IMF MART'TA GELİYOR...
Bakan Babacan, Uluslararası Para Fonunun (IMF) Gözden Geçirme için
Mart ayında Türkiye'ye geleceğini, ancak bu konuda Mart ayı içindeki kesin tarihin henüz belirlenmediğini ifade etti.
En son geçen yıl 5. gözden geçirme tamamlanırken, bu yıl içinde 6., 7. ve 8. gözden geçirmeler gerçekleştirilecek.
TÜRKİYE BORÇ YÜKÜNDE AB ORTALAMASINDAN DAHA İYİ...-
Toplam borç yükünü AB ortalamasının altına indirdiklerini belirten Babacan, AB'de toplam borçların gayri safi milli hasılaya (GSMH) oranı itibarıyla ortalama oranının yüzde 63-64 düzeyinde olduğunu vurgulayan Babacan, muhtemelen bu oranının Türkiye'de yüzde 60'ın altında çıkacağını ifade etti.
Babacan, net borç ödeyicisi durumunda oldukları, IMF'ye olan borçları da 8,5 milyar dolar düzeyine indirdiklerini bildirdi.
Türkiye'nin dünyada güven duyulan bir ülke olması nedeniyle çok önemli düzeyde
yabancı sermaye çektiğini kaydeden Babacan, yabancı yatırımcıların,
hisse senedi ve bono piyasasında 66 milyar dolarlık YTL cinsinden yatırımlarının olduğunu da kaydetti.
YARIN MECLİSTE AB KONUSU GÖRÜŞÜLECEK..-
Devlet Bakanı Ali Babacan, yarın TBMM'de AB ile ilgili konuların görüşüleceğini söyledi.
Babacan, şöyle dedi:''
AB Komisyonu her yıl çalışma takvimini açıkladıktan sonra ülkelerin parlamentolarında tartışılmasını öngörüyor.

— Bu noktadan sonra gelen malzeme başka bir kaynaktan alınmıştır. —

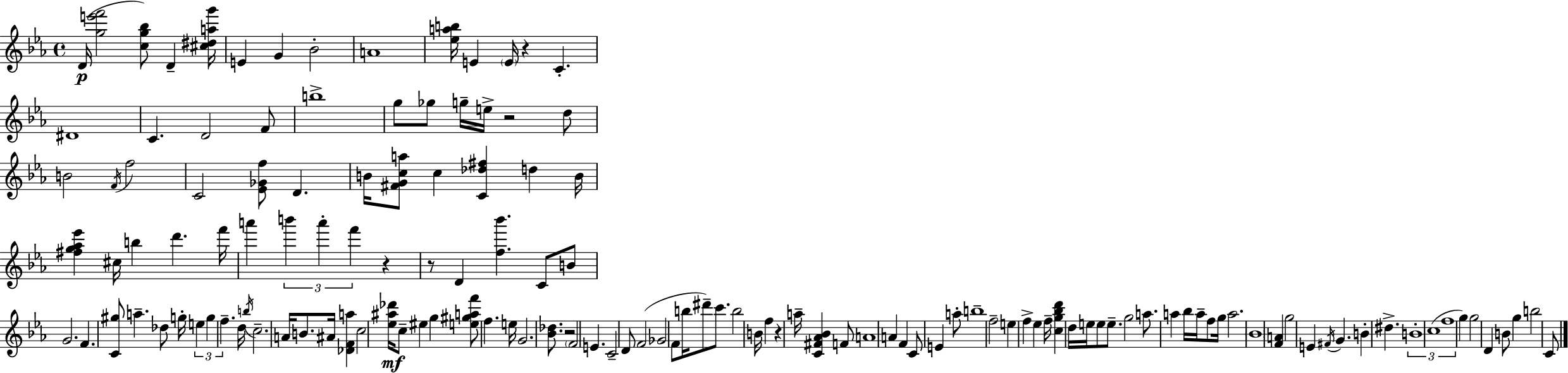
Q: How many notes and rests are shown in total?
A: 139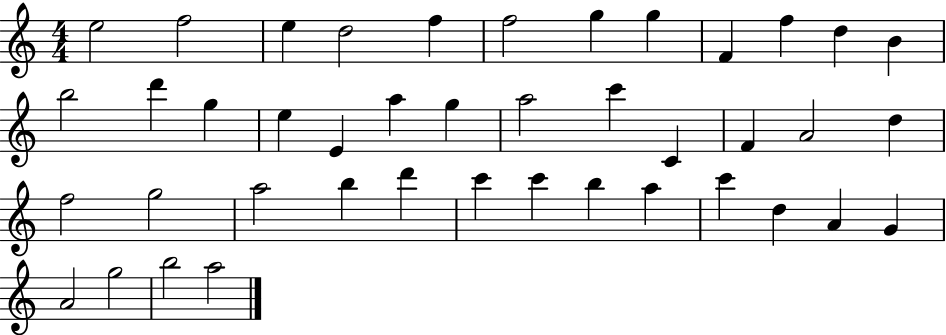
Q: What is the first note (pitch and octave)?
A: E5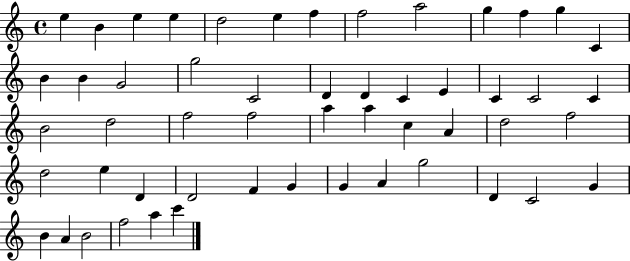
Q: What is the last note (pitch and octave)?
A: C6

AB Komisyonu, gündemlerinin TBMM'de tartışılmasının ardından yazılacak bir raporun kendilerine gönderilmesini istiyor. Çünkü bizim milletvekillerinin AB hakkında ne düşündüklerini bilmek istiyorlar. Biz de yarın TBMM'de bu konuları görüşeceğiz, tabii burada AB ile ilgili son gelişmeler ve ikili ilişkiler de ele alınır.''
AB İLE İLİŞKİLER...
Brüksel'de son gerçekleştirdiği resmi ziyaret çerçevesinde 7 AB Komisyon üyesi ile görüştüğünü belirten Babacan, bu görüşmelerinde, Türkiye'nin 2007-2013 yılları arasındaki AB sürecine ilişkin
yol haritasını belirlemeye karar verdiği 10 Ocak 2007 kararlarının, AB Komisyonu üzerinde çok etkili olduğunu gördüklerini söyledi.
Ali Babacan, bu yol haritası kararıyla, Türkiye'nin AB sürecindeki kararlığını da gördüklerini ve Komisyonun bu 10 Ocak kararlarını destekleyeceklerini vurguladı.

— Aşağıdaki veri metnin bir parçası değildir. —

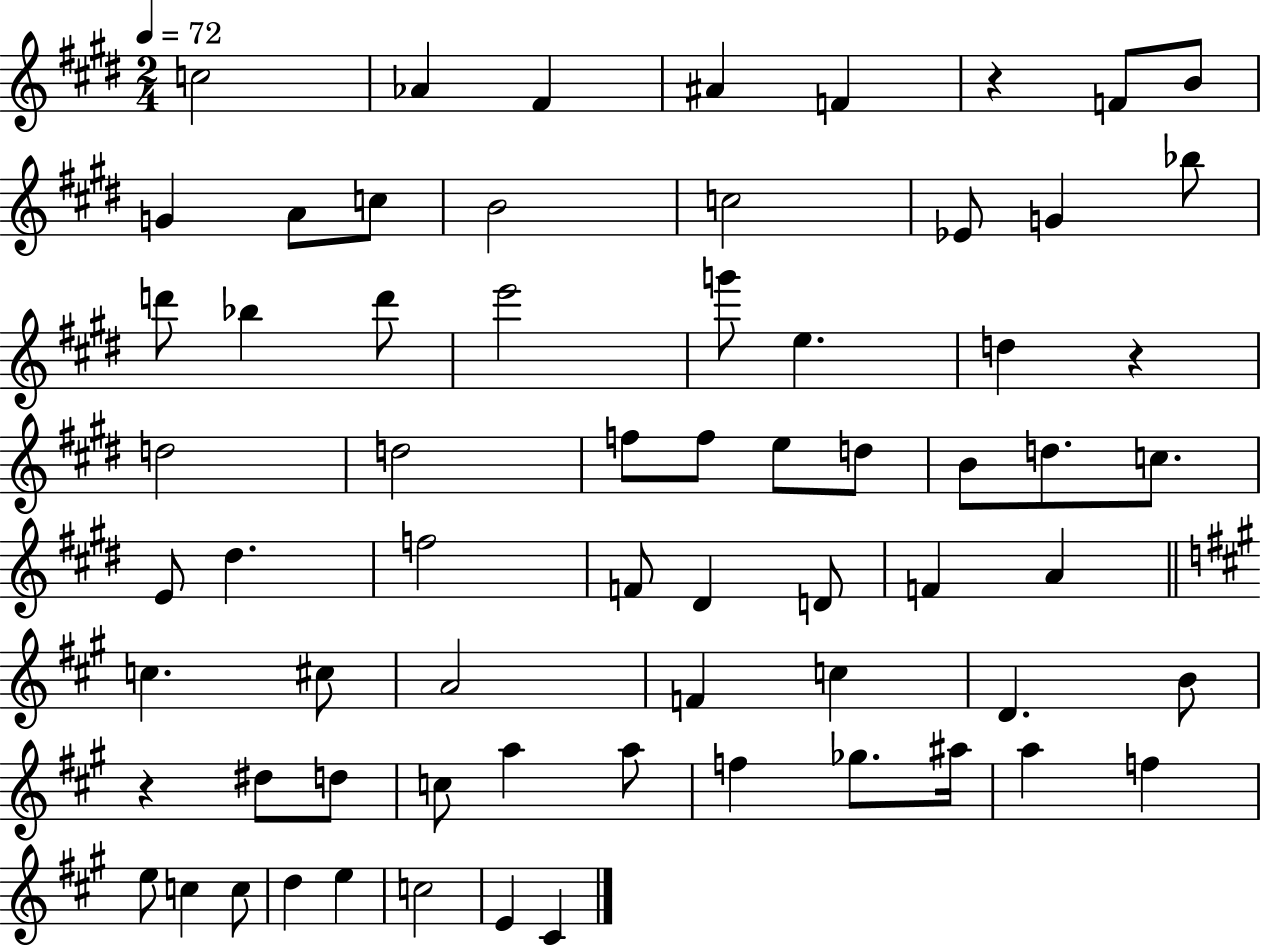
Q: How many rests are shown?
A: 3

Babacan, Brüksel'de en son gerçekleştirdiği ziyarette enerji faslı için bile bir açış kriteri istenmeyebileceği bilgisini aldığını ve enerji faslının, açış kriteri olmayan diğer 4 fasıla ilave olarak 5. fasıl olarak Türkiye'nin önüne gelebileceğini ifade etti.